### Goal of the exercise
Can you reproduce, word for word, the stretch of the records from the line containing "At what depth" through the line containing "20.6 inches", with the pictures left out of your answer?

[Spatial questions tied to pictures]
○ ○ ○ ○ ○
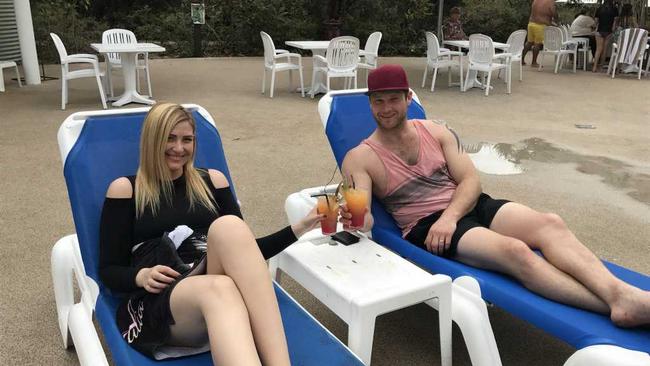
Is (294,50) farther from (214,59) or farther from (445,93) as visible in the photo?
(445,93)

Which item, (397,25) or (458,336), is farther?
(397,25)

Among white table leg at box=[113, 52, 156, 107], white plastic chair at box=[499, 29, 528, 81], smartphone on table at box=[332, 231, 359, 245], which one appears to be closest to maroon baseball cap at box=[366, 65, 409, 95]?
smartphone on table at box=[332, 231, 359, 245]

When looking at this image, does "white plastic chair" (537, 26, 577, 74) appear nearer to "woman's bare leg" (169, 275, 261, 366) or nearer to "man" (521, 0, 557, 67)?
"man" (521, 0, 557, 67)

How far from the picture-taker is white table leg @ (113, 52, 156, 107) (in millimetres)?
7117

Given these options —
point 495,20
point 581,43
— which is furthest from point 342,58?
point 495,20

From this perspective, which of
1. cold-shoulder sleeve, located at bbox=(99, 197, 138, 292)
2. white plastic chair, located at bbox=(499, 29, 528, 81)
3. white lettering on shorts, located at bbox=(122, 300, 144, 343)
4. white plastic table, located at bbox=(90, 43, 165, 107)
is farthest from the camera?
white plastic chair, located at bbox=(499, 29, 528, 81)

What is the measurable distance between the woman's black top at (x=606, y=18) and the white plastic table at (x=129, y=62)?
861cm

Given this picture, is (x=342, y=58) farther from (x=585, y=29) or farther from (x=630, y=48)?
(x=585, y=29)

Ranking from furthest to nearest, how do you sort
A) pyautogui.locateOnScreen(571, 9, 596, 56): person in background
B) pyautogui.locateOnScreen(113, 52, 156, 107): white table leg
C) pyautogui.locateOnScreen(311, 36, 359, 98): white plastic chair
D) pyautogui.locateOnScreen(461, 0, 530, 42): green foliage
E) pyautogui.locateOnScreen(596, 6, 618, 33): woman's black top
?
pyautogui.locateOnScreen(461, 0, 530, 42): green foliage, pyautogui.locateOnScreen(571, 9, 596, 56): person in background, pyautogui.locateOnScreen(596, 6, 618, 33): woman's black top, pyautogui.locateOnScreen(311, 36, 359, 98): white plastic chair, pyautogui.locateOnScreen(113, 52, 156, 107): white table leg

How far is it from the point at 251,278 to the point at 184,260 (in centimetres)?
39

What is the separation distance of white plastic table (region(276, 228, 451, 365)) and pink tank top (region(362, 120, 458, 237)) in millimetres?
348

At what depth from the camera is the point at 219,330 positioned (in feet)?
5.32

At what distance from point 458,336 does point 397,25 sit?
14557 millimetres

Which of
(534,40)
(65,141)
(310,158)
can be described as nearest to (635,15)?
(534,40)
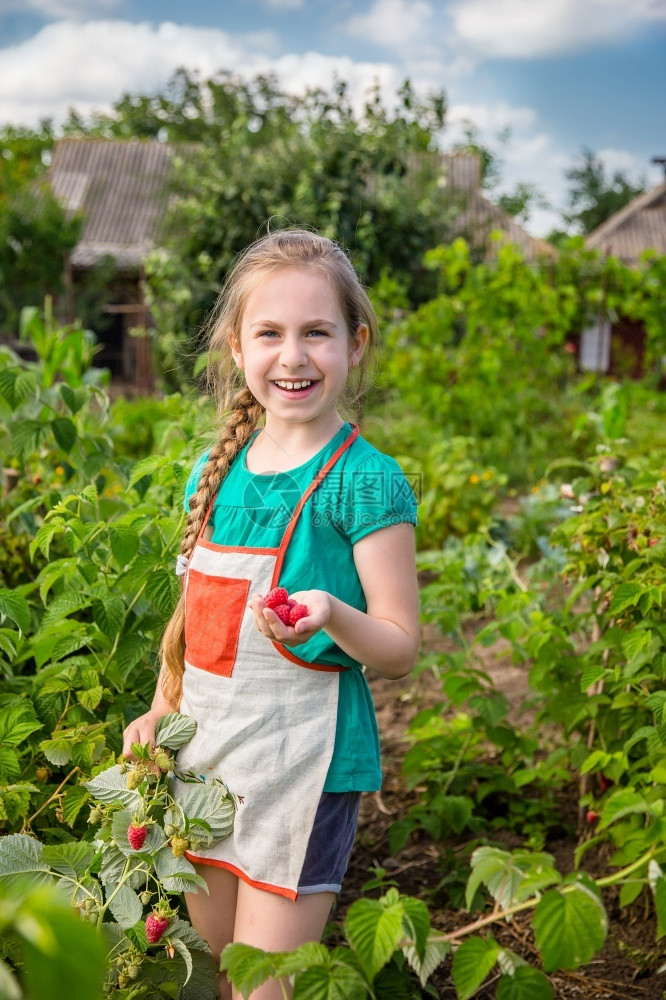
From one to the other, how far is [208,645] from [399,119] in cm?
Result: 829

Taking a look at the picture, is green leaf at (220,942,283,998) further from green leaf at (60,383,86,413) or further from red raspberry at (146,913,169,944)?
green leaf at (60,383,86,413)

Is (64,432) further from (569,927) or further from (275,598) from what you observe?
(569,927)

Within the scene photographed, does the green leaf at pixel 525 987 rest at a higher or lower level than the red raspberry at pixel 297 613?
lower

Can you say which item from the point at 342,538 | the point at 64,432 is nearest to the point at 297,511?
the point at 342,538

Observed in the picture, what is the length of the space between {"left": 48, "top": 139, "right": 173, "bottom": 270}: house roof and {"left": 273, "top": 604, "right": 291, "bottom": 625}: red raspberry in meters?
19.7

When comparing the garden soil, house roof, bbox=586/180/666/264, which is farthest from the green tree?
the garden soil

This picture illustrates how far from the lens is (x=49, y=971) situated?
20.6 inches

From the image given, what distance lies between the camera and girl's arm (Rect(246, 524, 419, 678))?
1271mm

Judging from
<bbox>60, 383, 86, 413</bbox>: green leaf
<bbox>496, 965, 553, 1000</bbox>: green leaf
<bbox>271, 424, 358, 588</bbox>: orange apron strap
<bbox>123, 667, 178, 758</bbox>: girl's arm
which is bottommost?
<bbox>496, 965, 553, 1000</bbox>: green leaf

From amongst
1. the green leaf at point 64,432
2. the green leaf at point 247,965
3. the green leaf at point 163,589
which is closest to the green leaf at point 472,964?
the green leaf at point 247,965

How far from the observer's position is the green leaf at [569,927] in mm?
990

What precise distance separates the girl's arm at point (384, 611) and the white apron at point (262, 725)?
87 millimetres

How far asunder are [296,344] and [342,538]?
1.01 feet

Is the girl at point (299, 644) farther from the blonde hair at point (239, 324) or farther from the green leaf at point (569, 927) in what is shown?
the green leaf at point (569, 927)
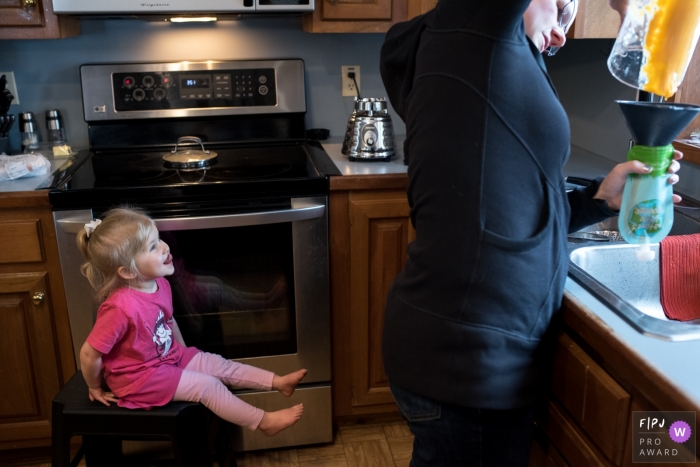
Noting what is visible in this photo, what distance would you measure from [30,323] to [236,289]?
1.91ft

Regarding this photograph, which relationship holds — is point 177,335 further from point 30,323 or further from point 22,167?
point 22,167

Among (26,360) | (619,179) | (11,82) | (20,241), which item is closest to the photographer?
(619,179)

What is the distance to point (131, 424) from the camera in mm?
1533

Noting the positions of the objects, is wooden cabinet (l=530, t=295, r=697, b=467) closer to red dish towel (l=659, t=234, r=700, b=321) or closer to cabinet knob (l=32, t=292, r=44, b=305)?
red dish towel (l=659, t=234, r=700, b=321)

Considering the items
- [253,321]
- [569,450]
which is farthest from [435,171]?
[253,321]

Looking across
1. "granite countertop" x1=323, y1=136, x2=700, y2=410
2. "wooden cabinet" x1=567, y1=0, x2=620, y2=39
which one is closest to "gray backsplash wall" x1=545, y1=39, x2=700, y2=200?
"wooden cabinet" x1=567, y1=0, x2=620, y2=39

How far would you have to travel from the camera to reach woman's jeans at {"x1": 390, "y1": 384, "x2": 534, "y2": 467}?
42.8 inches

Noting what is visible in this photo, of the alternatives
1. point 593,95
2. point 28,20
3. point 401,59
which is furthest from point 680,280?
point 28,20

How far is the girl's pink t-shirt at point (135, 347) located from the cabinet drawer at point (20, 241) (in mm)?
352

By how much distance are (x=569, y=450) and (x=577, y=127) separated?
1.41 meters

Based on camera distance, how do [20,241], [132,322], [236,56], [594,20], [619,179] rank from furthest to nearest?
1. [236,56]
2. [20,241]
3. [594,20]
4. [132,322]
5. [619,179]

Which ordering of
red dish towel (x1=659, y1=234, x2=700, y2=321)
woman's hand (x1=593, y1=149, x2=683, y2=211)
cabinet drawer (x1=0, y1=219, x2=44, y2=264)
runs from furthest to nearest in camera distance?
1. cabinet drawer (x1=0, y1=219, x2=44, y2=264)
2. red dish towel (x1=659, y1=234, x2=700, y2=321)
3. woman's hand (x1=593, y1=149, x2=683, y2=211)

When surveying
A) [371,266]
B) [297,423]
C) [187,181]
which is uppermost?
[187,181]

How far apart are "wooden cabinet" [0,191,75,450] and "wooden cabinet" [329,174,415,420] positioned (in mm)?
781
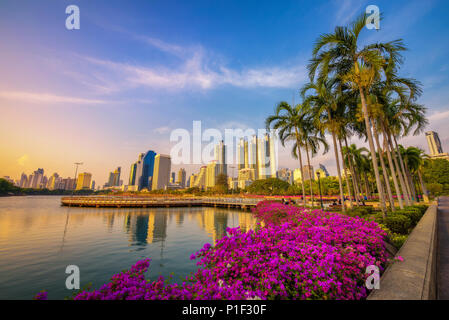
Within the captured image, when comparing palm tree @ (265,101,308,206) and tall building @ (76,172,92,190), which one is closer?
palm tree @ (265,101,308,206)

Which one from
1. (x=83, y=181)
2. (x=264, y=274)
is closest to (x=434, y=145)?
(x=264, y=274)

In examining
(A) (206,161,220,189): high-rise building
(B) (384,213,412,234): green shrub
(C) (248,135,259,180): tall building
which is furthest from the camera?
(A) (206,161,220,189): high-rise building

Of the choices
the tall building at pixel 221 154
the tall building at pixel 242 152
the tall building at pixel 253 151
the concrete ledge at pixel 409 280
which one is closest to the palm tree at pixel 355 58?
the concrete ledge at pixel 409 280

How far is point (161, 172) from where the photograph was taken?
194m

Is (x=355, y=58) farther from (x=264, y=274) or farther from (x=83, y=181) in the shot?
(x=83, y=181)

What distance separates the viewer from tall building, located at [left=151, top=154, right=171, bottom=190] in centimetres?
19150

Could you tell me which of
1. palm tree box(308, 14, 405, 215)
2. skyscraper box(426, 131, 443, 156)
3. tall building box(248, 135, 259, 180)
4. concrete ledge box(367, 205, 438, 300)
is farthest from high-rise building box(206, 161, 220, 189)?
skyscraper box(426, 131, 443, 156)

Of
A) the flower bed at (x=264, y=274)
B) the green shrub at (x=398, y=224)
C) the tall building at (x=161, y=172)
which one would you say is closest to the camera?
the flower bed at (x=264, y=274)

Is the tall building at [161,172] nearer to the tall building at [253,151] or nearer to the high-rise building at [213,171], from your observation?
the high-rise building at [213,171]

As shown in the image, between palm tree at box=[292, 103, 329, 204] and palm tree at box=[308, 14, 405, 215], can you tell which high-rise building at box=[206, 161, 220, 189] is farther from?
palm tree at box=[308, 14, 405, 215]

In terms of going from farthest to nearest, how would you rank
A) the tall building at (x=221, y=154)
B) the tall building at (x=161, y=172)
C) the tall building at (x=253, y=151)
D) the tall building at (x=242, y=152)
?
○ ○ ○ ○ ○
### Final answer
At what depth from the camera is the point at 219,330 positioned (in feet)?
5.32

At what distance from point 458,336 does point 397,25 sit?
14557 millimetres

Which of
(534,40)
(65,141)
(310,158)
can be described as nearest to (635,15)?
(534,40)
From one to the other, how far is [208,645] from [399,119] in cm?
Result: 829

Taking a look at the picture, is green leaf at (220,942,283,998) further from green leaf at (60,383,86,413) or further from red raspberry at (146,913,169,944)?
green leaf at (60,383,86,413)

Is (64,432) further from (569,927) or further from (275,598) from what you observe?
(569,927)

Within the scene photographed, does the green leaf at pixel 525 987 rest at a higher or lower level than the red raspberry at pixel 297 613?
lower

Can you say which item from the point at 342,538 | the point at 64,432 is nearest to the point at 297,511?
the point at 342,538

Observed in the picture, what is the length of the space between {"left": 48, "top": 139, "right": 173, "bottom": 270}: house roof and {"left": 273, "top": 604, "right": 291, "bottom": 625}: red raspberry in meters?
19.7

When comparing the garden soil, house roof, bbox=586/180/666/264, which is farthest from the green tree?
the garden soil

This picture illustrates how far from the lens is (x=49, y=971) situated?
20.6 inches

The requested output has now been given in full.